Red Devils fans will be quick to point out the Potters surprised Chelsea in a similar manner earlier in the season, but prior to last weekend’s clash, the Britannia outfit had won just twice in their last nine matches and were on a four-game losing streak.
Defeat to ordinary sides has been a regular feature of United’s campaign – in addition to Stoke, they’ve also lost to Newcastle, West Brom, Swansea and Sunderland this season – and it’s hardly the first time we’ve heard Moyes blame results on a cruel twist of fate.
But the notion of ‘luck’ certainly isn’t a word that entered Sir Alex Ferguson’s vocabulary too often during his 27-year Old Trafford reign, and you wouldn’t have expected such an analysis from the current United boss if two Stoke defenders were stretchered off before half time and Saturday’s result had been in reverse.
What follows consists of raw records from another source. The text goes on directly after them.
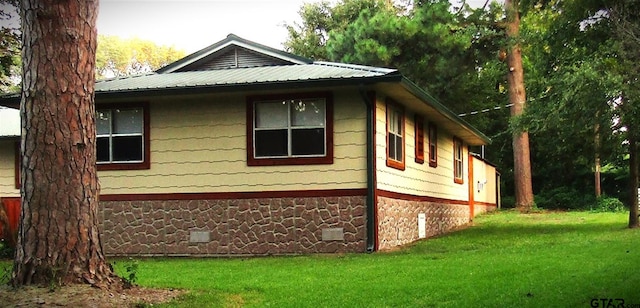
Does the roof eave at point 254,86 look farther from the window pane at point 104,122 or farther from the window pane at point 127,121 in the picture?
the window pane at point 104,122

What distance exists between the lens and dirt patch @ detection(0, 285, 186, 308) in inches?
254

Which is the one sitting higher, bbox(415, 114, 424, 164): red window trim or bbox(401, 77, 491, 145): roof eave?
bbox(401, 77, 491, 145): roof eave

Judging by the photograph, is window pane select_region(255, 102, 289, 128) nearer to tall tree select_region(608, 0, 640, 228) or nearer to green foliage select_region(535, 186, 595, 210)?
tall tree select_region(608, 0, 640, 228)

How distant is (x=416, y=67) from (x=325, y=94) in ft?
49.7

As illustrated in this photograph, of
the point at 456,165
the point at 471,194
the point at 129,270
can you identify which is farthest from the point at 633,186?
the point at 129,270

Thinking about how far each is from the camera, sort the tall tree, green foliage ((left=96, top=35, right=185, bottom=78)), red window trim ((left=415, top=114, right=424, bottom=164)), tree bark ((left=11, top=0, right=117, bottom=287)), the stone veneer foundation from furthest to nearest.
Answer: green foliage ((left=96, top=35, right=185, bottom=78)) < red window trim ((left=415, top=114, right=424, bottom=164)) < the stone veneer foundation < the tall tree < tree bark ((left=11, top=0, right=117, bottom=287))

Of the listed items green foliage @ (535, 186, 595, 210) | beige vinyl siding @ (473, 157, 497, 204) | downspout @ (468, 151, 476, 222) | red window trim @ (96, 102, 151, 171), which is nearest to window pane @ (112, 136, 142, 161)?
red window trim @ (96, 102, 151, 171)

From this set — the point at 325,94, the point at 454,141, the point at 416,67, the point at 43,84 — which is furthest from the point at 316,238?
the point at 416,67

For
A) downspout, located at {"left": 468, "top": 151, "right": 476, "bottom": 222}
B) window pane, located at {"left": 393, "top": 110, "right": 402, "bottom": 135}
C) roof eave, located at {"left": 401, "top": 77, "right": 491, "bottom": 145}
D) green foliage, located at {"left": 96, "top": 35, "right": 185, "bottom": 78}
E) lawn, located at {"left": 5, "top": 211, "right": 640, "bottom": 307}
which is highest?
green foliage, located at {"left": 96, "top": 35, "right": 185, "bottom": 78}

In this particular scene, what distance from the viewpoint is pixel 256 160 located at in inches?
522

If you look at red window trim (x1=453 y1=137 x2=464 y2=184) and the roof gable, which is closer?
the roof gable

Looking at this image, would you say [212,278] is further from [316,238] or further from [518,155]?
[518,155]

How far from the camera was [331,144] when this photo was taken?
42.3 feet

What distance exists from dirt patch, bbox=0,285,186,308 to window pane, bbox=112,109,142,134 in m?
7.29
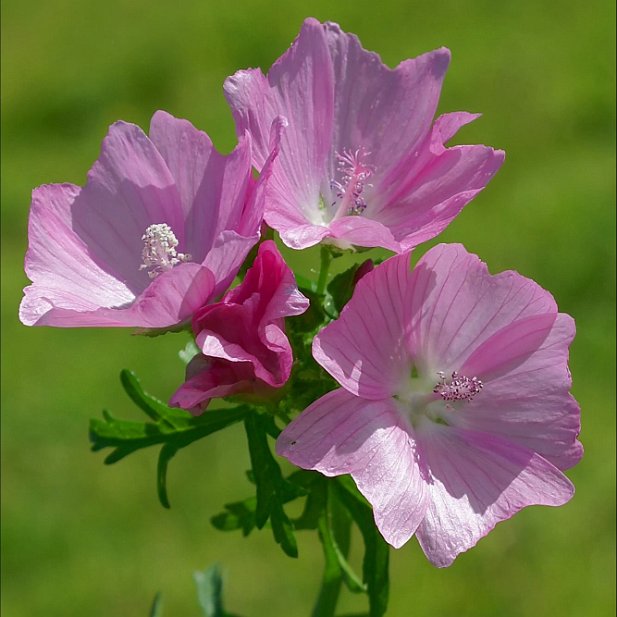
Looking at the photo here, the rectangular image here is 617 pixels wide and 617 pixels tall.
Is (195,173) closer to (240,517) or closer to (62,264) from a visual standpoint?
(62,264)

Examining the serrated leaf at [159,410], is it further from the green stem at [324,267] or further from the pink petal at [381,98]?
the pink petal at [381,98]

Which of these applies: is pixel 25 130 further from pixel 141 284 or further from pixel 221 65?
pixel 141 284

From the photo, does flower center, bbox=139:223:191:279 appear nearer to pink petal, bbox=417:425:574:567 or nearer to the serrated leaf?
the serrated leaf

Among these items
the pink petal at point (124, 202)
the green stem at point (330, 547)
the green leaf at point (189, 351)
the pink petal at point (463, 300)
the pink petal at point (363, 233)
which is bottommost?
the green stem at point (330, 547)

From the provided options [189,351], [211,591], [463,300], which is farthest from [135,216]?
[211,591]

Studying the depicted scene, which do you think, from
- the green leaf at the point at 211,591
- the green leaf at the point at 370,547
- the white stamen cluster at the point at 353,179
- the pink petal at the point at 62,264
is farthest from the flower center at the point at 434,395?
the green leaf at the point at 211,591

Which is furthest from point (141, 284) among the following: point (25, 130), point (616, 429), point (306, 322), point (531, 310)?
point (25, 130)

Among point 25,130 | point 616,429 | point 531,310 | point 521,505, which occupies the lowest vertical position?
point 616,429

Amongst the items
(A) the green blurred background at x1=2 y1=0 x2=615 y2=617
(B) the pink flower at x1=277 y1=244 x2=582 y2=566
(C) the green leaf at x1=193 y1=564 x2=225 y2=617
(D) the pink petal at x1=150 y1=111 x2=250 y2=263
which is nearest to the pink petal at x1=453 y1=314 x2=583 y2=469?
(B) the pink flower at x1=277 y1=244 x2=582 y2=566
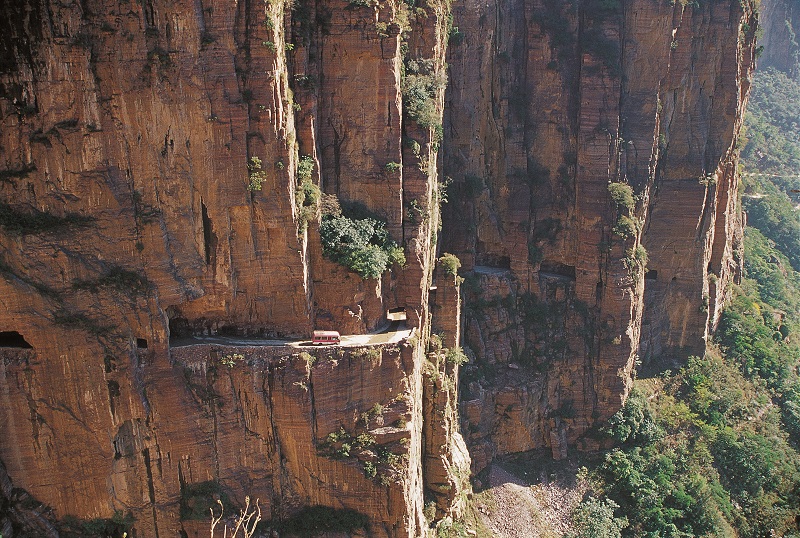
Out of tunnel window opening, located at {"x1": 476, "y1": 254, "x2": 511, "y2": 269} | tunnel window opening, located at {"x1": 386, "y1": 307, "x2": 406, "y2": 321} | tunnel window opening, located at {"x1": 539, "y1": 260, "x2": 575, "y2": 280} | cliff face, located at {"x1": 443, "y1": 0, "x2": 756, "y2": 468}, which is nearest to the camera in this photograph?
tunnel window opening, located at {"x1": 386, "y1": 307, "x2": 406, "y2": 321}

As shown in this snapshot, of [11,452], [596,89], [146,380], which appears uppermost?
[596,89]

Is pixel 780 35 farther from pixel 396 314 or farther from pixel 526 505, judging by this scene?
pixel 396 314

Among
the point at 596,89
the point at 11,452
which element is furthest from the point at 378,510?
the point at 596,89

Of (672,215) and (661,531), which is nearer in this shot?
(661,531)

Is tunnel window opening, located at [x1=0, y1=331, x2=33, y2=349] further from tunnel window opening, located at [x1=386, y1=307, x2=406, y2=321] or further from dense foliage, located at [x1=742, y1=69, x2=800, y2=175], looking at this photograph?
dense foliage, located at [x1=742, y1=69, x2=800, y2=175]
As The Guardian’s Jamie Jackson has pointed out, ‘the old standby of bad luck [is] the sign of a manager running out of answers’. Moyes has already bemoaned Premier League referees, pointed out the Red Devils’ persistent injury problems and criticised his squad’s performances this term, and none of those reasonings have made the defeats any easier, or brought them to an end.
Perhaps he feels the difference between the current campaign and the last is confidence and confidence alone – the fact Manchester United have lost their ability to come back from being a goal down on numerous occasions this season, in sharp contrast to it being their trademark under his predecessor, would certainly support that argument – and therefore, deflecting from criticisms of underperformance by supporting a narrative of misfortune will stop squad morale taking yet another serious hit.
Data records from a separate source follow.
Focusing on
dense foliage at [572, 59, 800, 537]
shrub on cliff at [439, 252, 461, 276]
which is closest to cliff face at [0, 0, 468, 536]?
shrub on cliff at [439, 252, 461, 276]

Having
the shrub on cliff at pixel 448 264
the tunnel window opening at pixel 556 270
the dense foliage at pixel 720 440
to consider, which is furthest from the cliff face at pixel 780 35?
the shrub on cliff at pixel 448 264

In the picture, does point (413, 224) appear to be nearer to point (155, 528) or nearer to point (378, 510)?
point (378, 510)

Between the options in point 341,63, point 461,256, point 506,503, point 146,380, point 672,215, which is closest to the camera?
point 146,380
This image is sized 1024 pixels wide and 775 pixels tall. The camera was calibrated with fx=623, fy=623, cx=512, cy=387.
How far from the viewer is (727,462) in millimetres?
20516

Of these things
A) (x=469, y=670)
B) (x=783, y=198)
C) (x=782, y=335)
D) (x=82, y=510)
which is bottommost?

At the same time, the Scot must feel in a rather precarious position to criticise. He may have been appointed as Sir Alex Ferguson’s rightful successor, but the former Evertonian is a manager who has won a solitary piece of silverware in his entire management career – the Community Shield with United this season – but is now bossing about a dressing room that contains ten-time Premier League title winners.
Not that Moyes’ empty trophy cabinet should somehow be a justification for United’s poor form, and I subscribe to the belief that some of the Red Devils’ more established players should be taking a fairer share of the flack. They certainly haven’t stood up to be counted since Ferguson’s retirement in the summer.
But it’s quite clear that the players simply aren’t as responsive to Moyes’ techniques of motivation as they were under his predecessor. That is what has sourced the undertones of desperation in the United manager’s recent public interactions and created misfortune as the Scot’s only viable response to United’s poor form without drawing attention to his own inadequacies as Carrington boss.
Perhaps that was always anticipated considering the monolithic presence Ferguson had, but not to the extent that United’s title defence would be over by Christmas, and they’d go on to lose five of their first eight fixtures in 2014.
Discussions of summer transfer activity and rumours of a £200million war chest to instigate Moyes’ long-awaited revolution of playing personnel will have Manchester United fans thinking past the current campaign, which could see the reigning Premier League champions not even qualify for the Champions League come May-time.
But the lingering concern is that money on new players will be entirely wasted if Moyes can’t inspire them to perform.
It seems Moyes will be given the benefit of the doubt no matter what comes of his first campaign at Old Trafford, but with desperation oozing out of the Scot’s every orifice at the moment, it’s quickly looking like he doesn’t have the managerial capacity to maintain Manchester United’s Premier League dominance. In essence, the Red Devils boss has the remainder of the campaign to prove himself, or else he will be working on borrowed time.